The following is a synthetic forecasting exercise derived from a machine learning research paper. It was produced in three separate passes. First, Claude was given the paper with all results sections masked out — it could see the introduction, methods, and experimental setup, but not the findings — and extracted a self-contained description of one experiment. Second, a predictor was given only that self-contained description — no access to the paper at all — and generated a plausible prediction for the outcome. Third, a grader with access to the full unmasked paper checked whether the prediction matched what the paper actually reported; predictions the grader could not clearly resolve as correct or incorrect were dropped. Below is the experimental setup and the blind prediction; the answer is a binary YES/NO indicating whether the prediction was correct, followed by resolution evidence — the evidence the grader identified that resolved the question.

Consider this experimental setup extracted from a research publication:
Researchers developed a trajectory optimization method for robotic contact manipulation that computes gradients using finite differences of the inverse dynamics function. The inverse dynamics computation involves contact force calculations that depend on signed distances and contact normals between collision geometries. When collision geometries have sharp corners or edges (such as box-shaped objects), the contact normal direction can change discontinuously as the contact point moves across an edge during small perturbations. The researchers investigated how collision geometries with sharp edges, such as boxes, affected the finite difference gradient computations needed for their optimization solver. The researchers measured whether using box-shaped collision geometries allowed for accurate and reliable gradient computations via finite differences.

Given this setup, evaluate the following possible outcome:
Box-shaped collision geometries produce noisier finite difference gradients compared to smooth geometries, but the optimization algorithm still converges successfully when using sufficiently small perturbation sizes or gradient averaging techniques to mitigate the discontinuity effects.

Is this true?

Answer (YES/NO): NO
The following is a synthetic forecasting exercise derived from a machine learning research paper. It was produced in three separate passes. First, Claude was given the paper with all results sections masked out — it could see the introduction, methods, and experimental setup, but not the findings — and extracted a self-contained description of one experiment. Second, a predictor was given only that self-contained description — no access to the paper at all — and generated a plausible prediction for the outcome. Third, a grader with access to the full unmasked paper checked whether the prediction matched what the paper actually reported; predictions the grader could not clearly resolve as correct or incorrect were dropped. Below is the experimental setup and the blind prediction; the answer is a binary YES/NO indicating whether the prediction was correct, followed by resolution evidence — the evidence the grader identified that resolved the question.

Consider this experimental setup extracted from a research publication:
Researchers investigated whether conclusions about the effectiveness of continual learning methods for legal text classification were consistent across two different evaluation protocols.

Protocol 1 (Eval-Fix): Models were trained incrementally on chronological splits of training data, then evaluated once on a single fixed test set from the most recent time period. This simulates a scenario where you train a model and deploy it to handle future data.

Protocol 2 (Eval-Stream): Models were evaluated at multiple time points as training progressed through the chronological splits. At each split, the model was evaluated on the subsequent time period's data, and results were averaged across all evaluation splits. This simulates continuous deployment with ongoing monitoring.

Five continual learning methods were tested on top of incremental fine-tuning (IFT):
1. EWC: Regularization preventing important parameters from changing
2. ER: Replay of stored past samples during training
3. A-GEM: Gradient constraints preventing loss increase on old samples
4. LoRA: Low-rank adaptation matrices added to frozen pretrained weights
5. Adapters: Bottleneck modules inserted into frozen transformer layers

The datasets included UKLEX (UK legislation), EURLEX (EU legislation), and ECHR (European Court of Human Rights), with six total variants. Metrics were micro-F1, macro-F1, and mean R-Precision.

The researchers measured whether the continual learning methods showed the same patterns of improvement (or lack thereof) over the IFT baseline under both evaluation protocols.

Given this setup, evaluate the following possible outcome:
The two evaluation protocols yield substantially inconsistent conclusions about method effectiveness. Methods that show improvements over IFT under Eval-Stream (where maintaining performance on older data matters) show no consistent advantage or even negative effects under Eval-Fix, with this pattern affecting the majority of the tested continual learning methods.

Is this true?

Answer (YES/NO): NO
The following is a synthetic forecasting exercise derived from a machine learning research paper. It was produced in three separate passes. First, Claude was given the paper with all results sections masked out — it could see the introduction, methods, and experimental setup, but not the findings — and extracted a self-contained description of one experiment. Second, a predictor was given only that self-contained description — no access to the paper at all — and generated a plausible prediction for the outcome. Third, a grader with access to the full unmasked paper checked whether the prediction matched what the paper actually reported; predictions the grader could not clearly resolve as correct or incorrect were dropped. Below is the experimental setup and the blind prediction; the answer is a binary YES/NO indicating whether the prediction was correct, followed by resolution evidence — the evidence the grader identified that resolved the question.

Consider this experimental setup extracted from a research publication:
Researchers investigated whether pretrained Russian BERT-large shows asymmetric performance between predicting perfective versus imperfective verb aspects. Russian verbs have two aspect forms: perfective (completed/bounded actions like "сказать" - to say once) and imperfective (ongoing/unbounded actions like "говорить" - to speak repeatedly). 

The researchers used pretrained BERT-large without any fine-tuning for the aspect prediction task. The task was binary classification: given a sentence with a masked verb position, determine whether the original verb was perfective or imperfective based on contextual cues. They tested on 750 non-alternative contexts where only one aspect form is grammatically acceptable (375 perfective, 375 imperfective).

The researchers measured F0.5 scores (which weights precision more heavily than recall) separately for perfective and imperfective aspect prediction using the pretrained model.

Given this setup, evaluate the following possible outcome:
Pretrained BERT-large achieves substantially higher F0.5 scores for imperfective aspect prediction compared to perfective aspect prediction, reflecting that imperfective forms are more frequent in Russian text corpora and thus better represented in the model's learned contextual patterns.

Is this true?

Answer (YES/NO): YES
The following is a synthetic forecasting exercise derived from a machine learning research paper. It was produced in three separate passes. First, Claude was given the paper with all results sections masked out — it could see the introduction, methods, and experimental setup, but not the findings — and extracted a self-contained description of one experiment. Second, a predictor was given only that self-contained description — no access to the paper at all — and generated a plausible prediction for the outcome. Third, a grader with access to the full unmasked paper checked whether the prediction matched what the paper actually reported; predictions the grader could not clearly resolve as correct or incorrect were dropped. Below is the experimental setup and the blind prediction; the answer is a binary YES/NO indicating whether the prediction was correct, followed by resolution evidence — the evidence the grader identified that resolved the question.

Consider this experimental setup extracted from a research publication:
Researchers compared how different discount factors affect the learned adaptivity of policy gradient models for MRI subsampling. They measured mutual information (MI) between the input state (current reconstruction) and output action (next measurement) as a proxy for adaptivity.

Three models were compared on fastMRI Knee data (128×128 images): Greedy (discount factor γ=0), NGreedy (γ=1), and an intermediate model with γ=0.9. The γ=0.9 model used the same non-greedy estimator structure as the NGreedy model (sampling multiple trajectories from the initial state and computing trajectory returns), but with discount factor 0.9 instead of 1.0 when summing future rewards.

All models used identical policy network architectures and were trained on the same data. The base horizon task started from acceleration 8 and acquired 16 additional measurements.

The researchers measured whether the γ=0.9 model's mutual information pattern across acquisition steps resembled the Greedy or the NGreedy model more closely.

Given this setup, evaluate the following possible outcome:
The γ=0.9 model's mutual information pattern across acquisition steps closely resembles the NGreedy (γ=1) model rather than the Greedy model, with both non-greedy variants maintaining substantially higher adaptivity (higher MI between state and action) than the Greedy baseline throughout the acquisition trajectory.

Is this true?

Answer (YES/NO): NO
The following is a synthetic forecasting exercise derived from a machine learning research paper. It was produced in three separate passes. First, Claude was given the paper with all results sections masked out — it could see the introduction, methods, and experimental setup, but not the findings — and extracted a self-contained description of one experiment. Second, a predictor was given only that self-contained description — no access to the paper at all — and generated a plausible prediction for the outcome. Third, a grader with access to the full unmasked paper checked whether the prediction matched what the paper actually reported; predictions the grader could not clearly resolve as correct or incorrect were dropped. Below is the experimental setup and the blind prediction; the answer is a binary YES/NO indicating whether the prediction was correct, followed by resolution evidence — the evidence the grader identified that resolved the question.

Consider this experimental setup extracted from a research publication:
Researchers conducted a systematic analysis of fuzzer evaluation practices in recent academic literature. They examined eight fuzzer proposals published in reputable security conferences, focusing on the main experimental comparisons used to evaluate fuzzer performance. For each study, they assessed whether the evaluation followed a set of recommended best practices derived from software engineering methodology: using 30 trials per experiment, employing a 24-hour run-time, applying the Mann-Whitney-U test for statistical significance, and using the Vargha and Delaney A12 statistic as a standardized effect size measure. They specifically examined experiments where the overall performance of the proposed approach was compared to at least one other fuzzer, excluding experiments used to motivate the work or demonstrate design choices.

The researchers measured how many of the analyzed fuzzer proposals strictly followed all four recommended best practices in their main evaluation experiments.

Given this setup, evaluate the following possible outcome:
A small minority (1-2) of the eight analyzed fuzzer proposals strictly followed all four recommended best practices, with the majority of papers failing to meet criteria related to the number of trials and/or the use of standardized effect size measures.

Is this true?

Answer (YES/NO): NO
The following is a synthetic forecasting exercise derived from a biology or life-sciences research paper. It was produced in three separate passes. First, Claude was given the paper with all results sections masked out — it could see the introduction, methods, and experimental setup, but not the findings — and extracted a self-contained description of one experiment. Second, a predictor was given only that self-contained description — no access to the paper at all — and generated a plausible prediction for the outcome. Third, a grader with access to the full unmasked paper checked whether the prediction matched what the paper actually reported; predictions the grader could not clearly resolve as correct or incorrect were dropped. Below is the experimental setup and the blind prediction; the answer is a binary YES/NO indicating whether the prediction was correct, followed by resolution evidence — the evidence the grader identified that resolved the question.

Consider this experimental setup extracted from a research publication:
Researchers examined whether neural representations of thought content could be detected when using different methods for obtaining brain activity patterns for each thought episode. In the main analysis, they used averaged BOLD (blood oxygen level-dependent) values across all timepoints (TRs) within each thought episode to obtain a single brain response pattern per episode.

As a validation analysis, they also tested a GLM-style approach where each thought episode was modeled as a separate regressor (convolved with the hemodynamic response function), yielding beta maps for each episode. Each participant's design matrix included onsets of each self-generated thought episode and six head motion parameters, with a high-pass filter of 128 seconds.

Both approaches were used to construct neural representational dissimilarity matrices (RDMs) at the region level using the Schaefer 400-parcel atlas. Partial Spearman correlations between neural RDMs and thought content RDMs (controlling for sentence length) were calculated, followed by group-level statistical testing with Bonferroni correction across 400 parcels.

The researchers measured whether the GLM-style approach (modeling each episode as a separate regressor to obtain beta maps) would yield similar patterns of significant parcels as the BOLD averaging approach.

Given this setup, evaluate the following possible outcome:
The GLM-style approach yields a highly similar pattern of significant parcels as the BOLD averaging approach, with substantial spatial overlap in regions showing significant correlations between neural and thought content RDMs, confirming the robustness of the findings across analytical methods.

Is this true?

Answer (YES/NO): YES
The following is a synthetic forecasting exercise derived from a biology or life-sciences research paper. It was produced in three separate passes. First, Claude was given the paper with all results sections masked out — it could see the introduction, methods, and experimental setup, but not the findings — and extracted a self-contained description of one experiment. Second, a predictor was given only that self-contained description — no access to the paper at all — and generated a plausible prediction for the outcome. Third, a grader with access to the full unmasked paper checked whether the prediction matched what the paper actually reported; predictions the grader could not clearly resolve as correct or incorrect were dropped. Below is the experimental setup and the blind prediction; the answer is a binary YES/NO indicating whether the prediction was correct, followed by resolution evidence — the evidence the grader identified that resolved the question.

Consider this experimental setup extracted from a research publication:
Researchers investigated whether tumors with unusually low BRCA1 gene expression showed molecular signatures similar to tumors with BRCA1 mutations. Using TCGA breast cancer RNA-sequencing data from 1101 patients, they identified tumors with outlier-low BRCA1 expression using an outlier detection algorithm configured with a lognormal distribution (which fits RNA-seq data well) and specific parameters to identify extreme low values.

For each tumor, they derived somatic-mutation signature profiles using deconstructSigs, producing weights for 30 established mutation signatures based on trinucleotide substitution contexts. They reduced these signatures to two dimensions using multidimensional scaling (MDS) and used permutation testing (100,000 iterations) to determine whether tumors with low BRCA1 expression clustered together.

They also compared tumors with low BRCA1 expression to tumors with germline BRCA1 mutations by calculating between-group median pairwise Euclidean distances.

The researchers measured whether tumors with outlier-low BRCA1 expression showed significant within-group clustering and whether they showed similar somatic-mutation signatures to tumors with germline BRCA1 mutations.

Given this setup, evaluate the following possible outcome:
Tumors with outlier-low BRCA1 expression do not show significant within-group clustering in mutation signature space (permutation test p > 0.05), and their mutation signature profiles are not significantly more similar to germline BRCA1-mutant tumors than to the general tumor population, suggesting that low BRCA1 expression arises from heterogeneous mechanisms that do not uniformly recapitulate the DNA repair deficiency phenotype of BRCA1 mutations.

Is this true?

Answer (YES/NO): NO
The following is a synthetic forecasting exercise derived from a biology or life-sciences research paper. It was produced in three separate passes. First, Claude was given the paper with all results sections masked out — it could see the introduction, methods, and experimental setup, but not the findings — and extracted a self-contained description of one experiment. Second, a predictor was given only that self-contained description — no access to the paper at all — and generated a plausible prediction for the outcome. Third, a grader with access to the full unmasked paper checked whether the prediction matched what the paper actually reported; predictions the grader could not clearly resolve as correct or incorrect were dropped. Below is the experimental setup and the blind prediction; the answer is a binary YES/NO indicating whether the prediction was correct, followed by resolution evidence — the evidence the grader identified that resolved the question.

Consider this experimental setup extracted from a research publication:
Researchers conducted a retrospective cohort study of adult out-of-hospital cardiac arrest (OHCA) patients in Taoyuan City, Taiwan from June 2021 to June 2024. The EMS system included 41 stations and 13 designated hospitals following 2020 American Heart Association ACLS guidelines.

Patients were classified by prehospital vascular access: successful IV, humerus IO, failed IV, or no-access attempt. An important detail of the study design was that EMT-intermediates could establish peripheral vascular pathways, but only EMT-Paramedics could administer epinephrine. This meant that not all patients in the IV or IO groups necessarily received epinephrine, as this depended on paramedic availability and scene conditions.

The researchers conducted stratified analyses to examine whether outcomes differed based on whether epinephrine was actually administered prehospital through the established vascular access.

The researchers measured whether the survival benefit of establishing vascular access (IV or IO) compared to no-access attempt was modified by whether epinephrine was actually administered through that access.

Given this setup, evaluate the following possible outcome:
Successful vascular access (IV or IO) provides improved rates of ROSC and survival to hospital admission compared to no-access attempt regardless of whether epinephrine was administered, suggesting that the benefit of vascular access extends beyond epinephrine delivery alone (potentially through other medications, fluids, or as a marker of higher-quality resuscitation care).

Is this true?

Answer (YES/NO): YES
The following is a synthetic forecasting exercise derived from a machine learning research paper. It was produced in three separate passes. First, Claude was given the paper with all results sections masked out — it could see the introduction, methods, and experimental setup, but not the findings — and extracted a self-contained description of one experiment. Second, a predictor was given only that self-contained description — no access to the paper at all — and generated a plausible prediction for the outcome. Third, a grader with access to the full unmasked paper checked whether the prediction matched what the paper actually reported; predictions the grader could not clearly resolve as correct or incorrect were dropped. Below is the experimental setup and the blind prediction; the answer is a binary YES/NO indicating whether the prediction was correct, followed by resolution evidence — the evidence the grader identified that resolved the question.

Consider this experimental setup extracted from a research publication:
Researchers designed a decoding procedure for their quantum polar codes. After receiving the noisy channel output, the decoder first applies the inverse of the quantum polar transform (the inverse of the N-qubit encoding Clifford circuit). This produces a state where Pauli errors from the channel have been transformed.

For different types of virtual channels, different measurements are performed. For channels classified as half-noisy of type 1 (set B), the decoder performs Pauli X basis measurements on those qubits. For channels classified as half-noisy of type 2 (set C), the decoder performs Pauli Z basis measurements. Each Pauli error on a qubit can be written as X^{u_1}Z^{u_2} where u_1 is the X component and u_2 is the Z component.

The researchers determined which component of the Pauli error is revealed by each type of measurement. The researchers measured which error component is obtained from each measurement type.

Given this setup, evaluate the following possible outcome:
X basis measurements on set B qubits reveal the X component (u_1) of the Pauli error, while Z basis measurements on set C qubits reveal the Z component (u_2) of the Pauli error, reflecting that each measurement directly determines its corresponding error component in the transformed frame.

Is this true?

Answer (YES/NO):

§ TASK OBJECTIVE:
Number of lines containing "sentence" in the data: state it and nothing more.

§ RESULT OF THIS TASK:
2